The rest is history.  This wild bunch of crazies marched on the Capitol in their wigs, Viking horns, clown suits, and Frankenstein masks and they called it insurrection.  Insurrection? Revolution? Where had 'they' been hiding? Where were they when Jonas Savimbi took on the Angolan military, or when the Right Wing death squads in El Salvador disemboweled the entrenched bureaucracy, or when the Sandinistas ran amok, or when one African tribe after another slaughtered each other? 'They' - the whole lot of government shills and do-good wannabees who had never been outside the Capitol or their safe districts - ran at the first sign of a crowd.  

Henry, Billy Bob, Kissy, and Upton were in the middle ranks of the clown parade on the Capitol on January 6th. They got pushed to the curb by Alabama hillbillies with dildo clubs, lost in the shuffle of ten-gallon hatted bullies from Abilene, and kicked aside by white hoodlums from Gaithersburg. They had done their bit, the Capitol was a long way off, and there was still no money to be had. 

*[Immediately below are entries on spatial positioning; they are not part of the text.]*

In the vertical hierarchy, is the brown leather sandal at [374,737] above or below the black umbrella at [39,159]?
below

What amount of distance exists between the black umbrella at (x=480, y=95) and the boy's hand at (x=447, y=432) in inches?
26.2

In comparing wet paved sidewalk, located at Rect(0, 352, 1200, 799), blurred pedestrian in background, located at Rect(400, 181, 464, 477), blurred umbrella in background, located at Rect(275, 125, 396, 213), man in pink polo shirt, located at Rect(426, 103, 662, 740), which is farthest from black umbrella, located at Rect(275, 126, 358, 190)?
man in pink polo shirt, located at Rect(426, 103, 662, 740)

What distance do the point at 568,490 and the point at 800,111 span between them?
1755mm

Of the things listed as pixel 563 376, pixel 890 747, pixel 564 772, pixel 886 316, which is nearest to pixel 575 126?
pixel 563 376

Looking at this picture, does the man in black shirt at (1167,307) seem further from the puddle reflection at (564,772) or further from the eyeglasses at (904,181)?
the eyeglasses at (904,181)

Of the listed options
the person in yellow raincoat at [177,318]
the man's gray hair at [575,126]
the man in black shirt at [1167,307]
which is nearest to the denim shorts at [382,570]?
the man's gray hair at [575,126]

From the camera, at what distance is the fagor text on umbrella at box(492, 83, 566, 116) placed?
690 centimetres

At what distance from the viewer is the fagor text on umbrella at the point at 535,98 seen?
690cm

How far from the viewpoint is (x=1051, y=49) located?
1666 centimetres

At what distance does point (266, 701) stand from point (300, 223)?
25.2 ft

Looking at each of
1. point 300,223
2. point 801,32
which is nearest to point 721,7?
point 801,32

By the time the affair was over, and the campus police had jackbooted their way into the crowd and locked up the front runners, Henry and his crewe were on their way back to Idaho; but their interest in returning there was nil.  They had shot their wad and wanted to fish someplace nice and quiet, maybe have a girl and some home cooking. Someplace flat.  

And so it was that they stopped in Bolivar, Ohio, made a go of farm life and as far as anyone knew, had given up politics altogether.